## WHAT IS BEING ASKED
Reproduce every one of the following lines word for word, keeping each number, bracket, and punctuation mark unchanged.

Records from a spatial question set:
= = = = = = =

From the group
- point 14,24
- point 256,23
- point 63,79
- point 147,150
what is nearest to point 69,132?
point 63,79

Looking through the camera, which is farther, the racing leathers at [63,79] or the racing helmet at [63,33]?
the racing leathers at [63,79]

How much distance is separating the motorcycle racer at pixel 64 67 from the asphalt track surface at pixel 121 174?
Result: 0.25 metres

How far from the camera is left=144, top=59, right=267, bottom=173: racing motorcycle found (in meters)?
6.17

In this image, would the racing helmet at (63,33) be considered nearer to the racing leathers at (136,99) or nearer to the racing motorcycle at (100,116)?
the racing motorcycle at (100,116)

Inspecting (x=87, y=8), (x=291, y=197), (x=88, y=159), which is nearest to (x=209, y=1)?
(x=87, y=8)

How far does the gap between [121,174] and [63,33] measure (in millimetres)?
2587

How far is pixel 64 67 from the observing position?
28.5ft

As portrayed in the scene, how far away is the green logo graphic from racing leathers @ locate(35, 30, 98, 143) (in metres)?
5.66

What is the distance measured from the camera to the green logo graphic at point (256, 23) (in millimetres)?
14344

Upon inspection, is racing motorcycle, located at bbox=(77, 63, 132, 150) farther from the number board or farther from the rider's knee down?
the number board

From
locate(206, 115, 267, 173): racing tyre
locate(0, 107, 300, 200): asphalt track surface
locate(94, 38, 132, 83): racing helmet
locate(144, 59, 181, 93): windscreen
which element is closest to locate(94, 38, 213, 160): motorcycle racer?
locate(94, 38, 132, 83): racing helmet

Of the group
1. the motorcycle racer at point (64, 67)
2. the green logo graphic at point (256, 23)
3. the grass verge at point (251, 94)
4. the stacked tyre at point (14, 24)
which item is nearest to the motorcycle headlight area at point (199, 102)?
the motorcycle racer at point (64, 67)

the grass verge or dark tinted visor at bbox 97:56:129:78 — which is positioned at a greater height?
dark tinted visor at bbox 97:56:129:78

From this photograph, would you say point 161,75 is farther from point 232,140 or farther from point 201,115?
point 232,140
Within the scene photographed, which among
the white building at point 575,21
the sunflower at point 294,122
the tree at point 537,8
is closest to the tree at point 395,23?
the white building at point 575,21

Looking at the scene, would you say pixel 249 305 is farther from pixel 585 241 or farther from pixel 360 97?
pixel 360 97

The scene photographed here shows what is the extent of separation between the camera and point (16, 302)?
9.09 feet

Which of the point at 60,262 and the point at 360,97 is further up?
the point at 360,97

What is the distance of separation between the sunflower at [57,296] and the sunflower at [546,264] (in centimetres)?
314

= = = = = = =

## WRITTEN REPLY
From the group
- point 14,24
- point 256,23
- point 63,79
- point 147,150
what is nearest to point 69,132?
point 63,79

Looking through the camera, which is farther, the racing leathers at [63,79] or the racing helmet at [63,33]?
the racing leathers at [63,79]

How much distance is separating the motorcycle racer at pixel 64 67 from the asphalt track surface at pixel 121 174?
Result: 0.25 metres

How far from the camera is left=144, top=59, right=267, bottom=173: racing motorcycle found (in meters)?
6.17

In this image, would the racing helmet at (63,33) be considered nearer to the racing leathers at (136,99) or nearer to the racing motorcycle at (100,116)?
the racing motorcycle at (100,116)

Inspecting (x=87, y=8), (x=291, y=197), (x=88, y=159), which is nearest to (x=209, y=1)?
(x=87, y=8)

How far does the gap between [121,174] and [63,33] measure (in millimetres)?
2587

How far is pixel 64 67 from the observing position?
28.5ft

As portrayed in the scene, how far away is the green logo graphic from racing leathers @ locate(35, 30, 98, 143) (in metres)?
5.66

What is the distance measured from the camera to the green logo graphic at point (256, 23) (in millimetres)?
14344

Upon inspection, is racing motorcycle, located at bbox=(77, 63, 132, 150) farther from the number board or farther from the rider's knee down?
the number board

From
locate(206, 115, 267, 173): racing tyre
locate(0, 107, 300, 200): asphalt track surface
locate(94, 38, 132, 83): racing helmet
locate(144, 59, 181, 93): windscreen
which element is closest to locate(94, 38, 213, 160): motorcycle racer?
locate(94, 38, 132, 83): racing helmet

Of the group
1. the motorcycle racer at point (64, 67)
2. the green logo graphic at point (256, 23)
3. the grass verge at point (251, 94)
4. the stacked tyre at point (14, 24)
which item is nearest to the motorcycle headlight area at point (199, 102)?
the motorcycle racer at point (64, 67)

the grass verge or dark tinted visor at bbox 97:56:129:78 — which is positioned at a greater height?
dark tinted visor at bbox 97:56:129:78

From this photograph, would you say point 161,75 is farther from point 232,140 or farther from point 201,115?
point 232,140
Within the scene photographed, which among
the white building at point 575,21
the sunflower at point 294,122
the tree at point 537,8
is closest to the tree at point 395,23?
the white building at point 575,21

Looking at the scene, would you say pixel 249 305 is farther from pixel 585 241 or farther from pixel 360 97?
pixel 360 97

The scene photographed here shows what is the extent of separation between the camera and point (16, 302)?
9.09 feet

Which of the point at 60,262 and the point at 360,97 is further up?
the point at 360,97

What is the distance of separation between the sunflower at [57,296] and the sunflower at [546,264] (in centimetres)?
314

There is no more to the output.